• **YOUR TASK**
Exactly reproduce the lines from the line that has "Taking (178,275), (209,85), which" down to the last line of the entries, inclusive.

— Begin DATA PROVIDED —

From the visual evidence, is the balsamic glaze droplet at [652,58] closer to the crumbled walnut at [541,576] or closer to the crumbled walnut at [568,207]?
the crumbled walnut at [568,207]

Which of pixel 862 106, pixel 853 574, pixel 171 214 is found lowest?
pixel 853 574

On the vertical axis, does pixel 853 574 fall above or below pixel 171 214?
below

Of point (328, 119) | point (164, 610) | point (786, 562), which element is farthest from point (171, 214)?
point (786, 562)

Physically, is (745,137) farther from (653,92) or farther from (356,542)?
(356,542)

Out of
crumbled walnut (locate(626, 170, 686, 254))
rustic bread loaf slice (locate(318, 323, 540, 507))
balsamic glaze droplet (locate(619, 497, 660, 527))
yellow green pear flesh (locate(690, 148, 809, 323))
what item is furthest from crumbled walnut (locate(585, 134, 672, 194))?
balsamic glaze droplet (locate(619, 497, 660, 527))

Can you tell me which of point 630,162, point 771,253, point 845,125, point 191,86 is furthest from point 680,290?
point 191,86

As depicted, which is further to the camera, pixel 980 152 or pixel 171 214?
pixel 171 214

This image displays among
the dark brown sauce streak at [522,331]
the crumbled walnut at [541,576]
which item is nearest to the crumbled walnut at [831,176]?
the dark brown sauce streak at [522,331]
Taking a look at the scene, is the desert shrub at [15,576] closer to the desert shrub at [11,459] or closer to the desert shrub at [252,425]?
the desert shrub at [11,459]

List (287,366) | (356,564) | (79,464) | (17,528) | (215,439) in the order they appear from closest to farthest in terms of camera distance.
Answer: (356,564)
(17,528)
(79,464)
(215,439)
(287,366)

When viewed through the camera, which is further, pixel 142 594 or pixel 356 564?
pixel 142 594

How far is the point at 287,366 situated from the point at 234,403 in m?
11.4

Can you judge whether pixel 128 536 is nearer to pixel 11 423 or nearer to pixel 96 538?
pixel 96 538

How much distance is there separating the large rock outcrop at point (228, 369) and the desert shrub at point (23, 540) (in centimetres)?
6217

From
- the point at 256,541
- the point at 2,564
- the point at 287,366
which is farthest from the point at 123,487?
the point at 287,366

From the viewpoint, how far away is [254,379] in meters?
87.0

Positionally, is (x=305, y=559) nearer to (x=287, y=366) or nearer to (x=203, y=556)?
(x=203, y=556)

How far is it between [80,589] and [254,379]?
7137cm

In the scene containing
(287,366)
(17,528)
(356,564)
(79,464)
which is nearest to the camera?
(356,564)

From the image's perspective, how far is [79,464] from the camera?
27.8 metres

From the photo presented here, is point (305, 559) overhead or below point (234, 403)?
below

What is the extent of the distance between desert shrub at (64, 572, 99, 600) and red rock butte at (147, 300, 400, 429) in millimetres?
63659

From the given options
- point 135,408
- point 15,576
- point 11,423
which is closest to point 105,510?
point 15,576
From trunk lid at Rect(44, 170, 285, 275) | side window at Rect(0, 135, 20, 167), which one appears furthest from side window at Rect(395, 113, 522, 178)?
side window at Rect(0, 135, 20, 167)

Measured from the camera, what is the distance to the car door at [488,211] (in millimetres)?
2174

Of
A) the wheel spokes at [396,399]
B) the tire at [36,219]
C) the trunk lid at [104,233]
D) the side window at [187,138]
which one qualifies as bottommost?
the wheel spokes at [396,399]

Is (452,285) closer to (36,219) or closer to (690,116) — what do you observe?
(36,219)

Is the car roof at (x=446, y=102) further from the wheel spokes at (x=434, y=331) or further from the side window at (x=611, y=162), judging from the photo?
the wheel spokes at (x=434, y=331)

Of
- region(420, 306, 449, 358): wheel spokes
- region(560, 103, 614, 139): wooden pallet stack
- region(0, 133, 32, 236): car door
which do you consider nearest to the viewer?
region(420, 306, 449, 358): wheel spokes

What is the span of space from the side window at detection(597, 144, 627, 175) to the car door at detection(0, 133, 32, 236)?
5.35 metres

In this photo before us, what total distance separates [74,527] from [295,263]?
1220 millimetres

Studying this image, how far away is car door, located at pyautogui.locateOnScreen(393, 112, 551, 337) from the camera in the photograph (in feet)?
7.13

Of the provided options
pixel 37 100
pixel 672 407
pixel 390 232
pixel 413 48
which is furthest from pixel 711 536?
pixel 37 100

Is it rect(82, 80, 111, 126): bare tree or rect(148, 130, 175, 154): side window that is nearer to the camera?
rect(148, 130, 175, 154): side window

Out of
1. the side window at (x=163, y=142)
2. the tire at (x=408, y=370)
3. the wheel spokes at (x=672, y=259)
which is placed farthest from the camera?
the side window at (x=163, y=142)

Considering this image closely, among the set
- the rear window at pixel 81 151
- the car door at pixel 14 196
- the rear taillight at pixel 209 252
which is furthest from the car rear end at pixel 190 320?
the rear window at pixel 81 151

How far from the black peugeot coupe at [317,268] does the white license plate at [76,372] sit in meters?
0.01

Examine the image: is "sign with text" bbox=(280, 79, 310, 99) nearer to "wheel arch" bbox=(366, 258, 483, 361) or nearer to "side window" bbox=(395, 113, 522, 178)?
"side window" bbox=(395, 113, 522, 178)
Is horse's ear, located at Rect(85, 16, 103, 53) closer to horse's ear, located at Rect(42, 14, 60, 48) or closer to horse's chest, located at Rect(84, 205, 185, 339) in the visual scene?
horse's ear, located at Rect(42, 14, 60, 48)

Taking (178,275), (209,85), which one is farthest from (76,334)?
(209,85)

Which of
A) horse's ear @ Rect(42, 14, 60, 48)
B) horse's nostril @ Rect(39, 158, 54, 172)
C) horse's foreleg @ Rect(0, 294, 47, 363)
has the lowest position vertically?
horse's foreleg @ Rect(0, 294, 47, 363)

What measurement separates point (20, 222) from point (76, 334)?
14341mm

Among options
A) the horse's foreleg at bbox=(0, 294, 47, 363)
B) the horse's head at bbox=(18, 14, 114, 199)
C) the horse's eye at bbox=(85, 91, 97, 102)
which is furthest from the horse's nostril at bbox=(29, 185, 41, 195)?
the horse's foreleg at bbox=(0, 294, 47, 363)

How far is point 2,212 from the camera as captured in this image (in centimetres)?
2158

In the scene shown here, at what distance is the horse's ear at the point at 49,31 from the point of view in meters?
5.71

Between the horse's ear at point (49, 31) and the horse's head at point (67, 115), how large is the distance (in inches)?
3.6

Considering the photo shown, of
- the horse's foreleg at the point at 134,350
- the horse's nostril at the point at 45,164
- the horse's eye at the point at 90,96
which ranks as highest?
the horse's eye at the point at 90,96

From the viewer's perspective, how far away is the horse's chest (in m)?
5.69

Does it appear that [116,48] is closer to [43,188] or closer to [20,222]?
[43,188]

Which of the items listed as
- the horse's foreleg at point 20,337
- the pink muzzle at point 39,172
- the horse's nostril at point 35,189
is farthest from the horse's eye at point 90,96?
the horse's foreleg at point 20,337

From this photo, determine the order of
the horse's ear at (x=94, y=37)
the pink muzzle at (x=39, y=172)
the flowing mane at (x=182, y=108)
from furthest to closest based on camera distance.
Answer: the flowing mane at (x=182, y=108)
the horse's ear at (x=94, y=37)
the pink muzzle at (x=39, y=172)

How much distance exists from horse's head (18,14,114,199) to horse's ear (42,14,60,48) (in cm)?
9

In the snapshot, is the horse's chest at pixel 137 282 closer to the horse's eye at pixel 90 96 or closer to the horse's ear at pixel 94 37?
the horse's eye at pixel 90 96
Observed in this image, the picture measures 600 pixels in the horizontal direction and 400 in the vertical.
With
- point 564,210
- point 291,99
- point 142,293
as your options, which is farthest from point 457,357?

— End DATA PROVIDED —

• **CORRECT RESPONSE**
Taking (178,275), (209,85), which one is farthest from (76,334)?
(209,85)

Which of
A) horse's ear @ Rect(42, 14, 60, 48)
B) horse's nostril @ Rect(39, 158, 54, 172)
C) horse's foreleg @ Rect(0, 294, 47, 363)
has the lowest position vertically?
horse's foreleg @ Rect(0, 294, 47, 363)

What measurement separates point (20, 222) from point (76, 334)?
14341mm

Among options
A) the horse's foreleg at bbox=(0, 294, 47, 363)
B) the horse's head at bbox=(18, 14, 114, 199)
C) the horse's eye at bbox=(85, 91, 97, 102)
which is furthest from the horse's nostril at bbox=(29, 185, 41, 195)?
the horse's foreleg at bbox=(0, 294, 47, 363)

How far is point 2,212 from the camera as captured in this image (in centimetres)?
2158

In the scene shown here, at what distance is the horse's ear at the point at 49,31 from the point of view in meters?
5.71

Between the horse's ear at point (49, 31) and the horse's head at point (67, 115), how large is the distance (in inches)?
3.6

Considering the photo shown, of
- the horse's foreleg at the point at 134,350
- the horse's nostril at the point at 45,164
- the horse's eye at the point at 90,96
which ranks as highest?
the horse's eye at the point at 90,96

From the viewer's perspective, how far away is the horse's chest (in m)?
5.69

Does it appear that [116,48] is closer to [43,188] or closer to [20,222]?
[43,188]

Which of the items listed as
- the horse's foreleg at point 20,337
- the pink muzzle at point 39,172
- the horse's nostril at point 35,189
is farthest from the horse's eye at point 90,96?
the horse's foreleg at point 20,337

From this photo, determine the order of
the horse's ear at (x=94, y=37)
the pink muzzle at (x=39, y=172)
the flowing mane at (x=182, y=108)
from furthest to closest based on camera distance.
Answer: the flowing mane at (x=182, y=108)
the horse's ear at (x=94, y=37)
the pink muzzle at (x=39, y=172)

How much distance exists from horse's head (18,14,114,199) to horse's ear (42,14,60,48) (in cm)?
9

In the snapshot, is the horse's chest at pixel 137 282 closer to the horse's eye at pixel 90 96 or closer to the horse's ear at pixel 94 37?
the horse's eye at pixel 90 96
Observed in this image, the picture measures 600 pixels in the horizontal direction and 400 in the vertical.
With
- point 564,210
- point 291,99
- point 142,293
as your options, which is farthest from point 457,357?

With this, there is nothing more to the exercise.